__WORK INSTRUCTION__:
In the listing below, find each line with the string "compression" and return it.

----- RECORD EXTRACTS -----

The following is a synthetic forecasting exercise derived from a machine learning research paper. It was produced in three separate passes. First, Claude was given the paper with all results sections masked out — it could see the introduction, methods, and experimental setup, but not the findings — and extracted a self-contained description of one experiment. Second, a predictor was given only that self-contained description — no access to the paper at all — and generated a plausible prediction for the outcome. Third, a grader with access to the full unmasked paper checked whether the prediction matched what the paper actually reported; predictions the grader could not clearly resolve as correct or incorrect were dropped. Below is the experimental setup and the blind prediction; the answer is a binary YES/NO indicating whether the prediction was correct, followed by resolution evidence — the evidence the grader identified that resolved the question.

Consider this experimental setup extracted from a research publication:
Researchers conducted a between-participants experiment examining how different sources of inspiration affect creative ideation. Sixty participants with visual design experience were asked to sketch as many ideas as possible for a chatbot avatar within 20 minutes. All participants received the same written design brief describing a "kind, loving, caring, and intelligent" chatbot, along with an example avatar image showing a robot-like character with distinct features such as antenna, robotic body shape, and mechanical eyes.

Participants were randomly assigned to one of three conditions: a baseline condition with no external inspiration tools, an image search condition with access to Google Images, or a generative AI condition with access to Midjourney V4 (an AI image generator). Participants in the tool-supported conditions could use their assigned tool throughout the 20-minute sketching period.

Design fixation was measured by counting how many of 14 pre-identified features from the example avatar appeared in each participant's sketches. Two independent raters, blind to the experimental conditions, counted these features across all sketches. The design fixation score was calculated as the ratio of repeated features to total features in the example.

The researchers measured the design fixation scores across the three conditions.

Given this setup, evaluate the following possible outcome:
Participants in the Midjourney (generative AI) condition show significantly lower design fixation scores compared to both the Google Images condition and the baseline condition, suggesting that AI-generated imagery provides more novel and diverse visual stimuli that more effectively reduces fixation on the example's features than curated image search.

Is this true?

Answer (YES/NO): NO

-----
----- RECORD EXTRACTS -----

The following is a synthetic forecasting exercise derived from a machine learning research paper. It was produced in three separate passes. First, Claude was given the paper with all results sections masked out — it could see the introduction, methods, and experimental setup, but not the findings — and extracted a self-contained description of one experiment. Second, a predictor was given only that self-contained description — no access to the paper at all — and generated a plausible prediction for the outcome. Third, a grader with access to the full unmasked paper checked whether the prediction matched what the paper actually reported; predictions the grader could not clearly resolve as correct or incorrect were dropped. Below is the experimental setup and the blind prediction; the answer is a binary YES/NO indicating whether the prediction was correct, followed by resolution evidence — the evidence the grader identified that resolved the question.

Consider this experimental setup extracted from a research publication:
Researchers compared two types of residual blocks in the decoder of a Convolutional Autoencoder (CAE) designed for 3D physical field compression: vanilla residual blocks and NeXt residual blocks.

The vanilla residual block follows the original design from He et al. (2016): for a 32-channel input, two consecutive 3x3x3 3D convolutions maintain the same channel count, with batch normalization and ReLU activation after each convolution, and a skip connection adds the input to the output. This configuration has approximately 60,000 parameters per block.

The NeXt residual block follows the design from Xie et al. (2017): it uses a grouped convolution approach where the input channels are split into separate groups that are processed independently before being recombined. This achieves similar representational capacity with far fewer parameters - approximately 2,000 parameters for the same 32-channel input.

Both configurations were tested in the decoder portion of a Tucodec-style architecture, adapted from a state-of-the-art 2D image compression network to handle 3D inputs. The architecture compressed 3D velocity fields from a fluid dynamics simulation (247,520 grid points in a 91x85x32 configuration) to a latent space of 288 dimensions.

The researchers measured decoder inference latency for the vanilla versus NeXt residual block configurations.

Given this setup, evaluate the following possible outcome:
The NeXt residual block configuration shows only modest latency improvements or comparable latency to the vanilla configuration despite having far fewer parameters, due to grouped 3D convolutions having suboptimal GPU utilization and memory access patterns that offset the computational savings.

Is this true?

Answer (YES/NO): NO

-----

__RESPONSE BELOW__:
Researchers compared two types of residual blocks in the decoder of a Convolutional Autoencoder (CAE) designed for 3D physical field compression: vanilla residual blocks and NeXt residual blocks.
Both configurations were tested in the decoder portion of a Tucodec-style architecture, adapted from a state-of-the-art 2D image compression network to handle 3D inputs. The architecture compressed 3D velocity fields from a fluid dynamics simulation (247,520 grid points in a 91x85x32 configuration) to a latent space of 288 dimensions.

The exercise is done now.